--- Start of Dataset extract ---

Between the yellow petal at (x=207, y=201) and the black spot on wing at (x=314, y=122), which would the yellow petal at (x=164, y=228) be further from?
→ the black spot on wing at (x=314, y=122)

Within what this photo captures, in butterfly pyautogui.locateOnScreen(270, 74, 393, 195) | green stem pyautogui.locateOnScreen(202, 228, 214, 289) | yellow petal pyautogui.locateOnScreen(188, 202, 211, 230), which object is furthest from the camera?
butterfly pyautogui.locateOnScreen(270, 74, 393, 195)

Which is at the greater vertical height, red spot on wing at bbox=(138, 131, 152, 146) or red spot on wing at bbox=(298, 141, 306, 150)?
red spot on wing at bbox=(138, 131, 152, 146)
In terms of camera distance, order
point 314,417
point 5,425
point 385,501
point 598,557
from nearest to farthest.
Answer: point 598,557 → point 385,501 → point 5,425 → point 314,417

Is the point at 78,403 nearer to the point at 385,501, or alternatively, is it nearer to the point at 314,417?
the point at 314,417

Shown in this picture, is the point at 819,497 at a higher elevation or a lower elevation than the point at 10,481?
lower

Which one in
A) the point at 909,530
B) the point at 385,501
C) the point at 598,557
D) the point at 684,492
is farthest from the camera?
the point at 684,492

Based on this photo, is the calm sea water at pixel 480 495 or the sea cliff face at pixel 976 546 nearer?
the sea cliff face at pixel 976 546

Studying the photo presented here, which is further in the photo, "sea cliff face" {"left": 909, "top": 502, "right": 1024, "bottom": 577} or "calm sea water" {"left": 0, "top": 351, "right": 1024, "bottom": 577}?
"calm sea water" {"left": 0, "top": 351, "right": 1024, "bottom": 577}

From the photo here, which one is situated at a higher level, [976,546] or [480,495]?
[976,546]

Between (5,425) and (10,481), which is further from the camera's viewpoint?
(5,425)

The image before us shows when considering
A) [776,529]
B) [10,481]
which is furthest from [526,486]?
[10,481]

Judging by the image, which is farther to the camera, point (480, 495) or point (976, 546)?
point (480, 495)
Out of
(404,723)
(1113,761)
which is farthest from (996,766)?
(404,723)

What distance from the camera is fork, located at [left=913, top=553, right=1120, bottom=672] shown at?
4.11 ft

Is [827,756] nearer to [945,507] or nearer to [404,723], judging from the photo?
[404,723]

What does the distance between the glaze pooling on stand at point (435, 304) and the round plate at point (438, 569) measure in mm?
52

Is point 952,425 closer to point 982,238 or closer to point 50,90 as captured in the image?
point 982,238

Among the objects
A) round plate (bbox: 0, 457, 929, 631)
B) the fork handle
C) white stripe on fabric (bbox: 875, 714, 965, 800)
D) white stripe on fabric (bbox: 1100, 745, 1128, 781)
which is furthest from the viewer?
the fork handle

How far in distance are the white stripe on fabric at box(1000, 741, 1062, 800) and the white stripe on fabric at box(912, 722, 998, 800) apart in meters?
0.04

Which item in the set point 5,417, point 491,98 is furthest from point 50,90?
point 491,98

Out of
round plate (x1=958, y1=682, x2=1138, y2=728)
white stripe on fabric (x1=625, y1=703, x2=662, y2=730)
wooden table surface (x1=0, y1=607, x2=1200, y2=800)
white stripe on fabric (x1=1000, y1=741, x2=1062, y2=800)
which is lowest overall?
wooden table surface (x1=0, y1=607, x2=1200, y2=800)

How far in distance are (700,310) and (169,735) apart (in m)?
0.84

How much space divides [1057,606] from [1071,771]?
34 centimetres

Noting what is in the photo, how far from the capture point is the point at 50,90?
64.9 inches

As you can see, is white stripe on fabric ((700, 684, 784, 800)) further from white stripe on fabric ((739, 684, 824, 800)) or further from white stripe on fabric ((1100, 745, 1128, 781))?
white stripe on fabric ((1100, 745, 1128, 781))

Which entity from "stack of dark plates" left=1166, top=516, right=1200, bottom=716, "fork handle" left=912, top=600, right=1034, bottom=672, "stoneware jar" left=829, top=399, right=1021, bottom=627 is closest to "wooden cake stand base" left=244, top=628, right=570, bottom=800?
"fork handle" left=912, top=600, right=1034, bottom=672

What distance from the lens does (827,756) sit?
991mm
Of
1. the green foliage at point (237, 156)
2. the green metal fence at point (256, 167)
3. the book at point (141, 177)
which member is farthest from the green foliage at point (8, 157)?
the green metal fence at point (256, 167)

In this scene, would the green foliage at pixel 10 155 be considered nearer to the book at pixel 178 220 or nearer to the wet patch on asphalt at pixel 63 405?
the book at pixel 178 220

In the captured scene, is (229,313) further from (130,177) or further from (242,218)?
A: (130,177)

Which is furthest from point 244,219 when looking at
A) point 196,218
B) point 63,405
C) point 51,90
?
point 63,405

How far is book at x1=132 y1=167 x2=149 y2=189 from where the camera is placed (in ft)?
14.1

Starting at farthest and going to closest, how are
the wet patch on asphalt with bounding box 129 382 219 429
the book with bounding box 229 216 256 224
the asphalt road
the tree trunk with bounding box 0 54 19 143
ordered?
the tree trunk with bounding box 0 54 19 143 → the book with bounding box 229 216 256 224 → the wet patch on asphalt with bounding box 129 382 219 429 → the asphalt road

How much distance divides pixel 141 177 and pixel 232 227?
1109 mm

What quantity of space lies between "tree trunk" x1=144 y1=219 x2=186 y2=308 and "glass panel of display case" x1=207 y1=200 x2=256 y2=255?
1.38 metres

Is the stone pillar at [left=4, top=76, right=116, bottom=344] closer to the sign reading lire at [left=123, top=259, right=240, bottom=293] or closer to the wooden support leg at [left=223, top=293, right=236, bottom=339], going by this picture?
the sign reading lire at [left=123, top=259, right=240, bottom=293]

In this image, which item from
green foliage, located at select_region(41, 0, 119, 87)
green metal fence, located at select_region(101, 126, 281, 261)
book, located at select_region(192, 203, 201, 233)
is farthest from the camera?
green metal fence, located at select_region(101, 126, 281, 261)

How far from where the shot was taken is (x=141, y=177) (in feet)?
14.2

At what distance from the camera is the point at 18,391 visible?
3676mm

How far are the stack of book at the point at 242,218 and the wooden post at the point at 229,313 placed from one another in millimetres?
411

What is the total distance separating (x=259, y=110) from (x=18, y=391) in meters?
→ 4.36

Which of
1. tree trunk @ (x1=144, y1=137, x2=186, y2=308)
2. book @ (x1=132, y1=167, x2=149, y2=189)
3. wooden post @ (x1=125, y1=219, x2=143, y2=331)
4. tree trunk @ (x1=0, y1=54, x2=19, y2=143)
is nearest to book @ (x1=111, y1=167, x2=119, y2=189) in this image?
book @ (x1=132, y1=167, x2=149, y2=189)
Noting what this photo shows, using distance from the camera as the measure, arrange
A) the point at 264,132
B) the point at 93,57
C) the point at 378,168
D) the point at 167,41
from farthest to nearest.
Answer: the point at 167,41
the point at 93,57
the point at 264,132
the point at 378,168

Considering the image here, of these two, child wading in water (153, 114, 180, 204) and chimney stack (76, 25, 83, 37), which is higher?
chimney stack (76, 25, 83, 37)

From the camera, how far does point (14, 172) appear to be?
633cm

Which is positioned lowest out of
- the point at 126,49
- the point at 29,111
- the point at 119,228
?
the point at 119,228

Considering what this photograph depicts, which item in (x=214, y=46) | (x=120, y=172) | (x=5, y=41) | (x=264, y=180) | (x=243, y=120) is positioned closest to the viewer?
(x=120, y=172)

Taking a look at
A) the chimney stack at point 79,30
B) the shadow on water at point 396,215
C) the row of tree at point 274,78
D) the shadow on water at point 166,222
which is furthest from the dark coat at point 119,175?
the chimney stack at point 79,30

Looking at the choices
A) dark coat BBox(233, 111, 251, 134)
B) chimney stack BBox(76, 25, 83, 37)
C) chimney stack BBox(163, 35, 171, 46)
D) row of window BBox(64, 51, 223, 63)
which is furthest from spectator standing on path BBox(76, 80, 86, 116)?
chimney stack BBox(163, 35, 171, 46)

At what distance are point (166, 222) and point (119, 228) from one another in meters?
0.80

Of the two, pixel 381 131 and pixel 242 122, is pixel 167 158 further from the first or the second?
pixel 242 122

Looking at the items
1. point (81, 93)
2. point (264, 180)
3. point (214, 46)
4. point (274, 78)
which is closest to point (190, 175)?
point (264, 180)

--- End of Dataset extract ---

# Exercise
From the line containing "From the camera, how" through the final line of the listing above, retype every line exactly; leave out everything else.

# Result for this exercise
From the camera, how far does point (14, 172) appear to be?
633cm

Which is positioned lowest out of
- the point at 126,49
- the point at 29,111
- the point at 119,228
?
the point at 119,228

Considering what this photograph depicts, which item in (x=214, y=46) | (x=120, y=172) | (x=5, y=41) | (x=264, y=180) | (x=243, y=120) is positioned closest to the viewer?
(x=120, y=172)

Taking a look at
A) the chimney stack at point 79,30
B) the shadow on water at point 396,215
C) the row of tree at point 274,78
D) the shadow on water at point 166,222
which is furthest from the dark coat at point 119,175?
the chimney stack at point 79,30

Looking at the choices
A) dark coat BBox(233, 111, 251, 134)
B) chimney stack BBox(76, 25, 83, 37)
C) chimney stack BBox(163, 35, 171, 46)
D) row of window BBox(64, 51, 223, 63)
which is furthest from spectator standing on path BBox(76, 80, 86, 116)?
chimney stack BBox(163, 35, 171, 46)

At what distance are point (166, 222) and point (119, 228) from one another in meters?
0.80

Of the two, pixel 381 131 and pixel 242 122, is pixel 167 158 further from the first or the second?
pixel 242 122

Looking at the items
1. point (81, 93)
2. point (264, 180)
3. point (214, 46)
4. point (274, 78)
which is closest to point (190, 175)?
point (264, 180)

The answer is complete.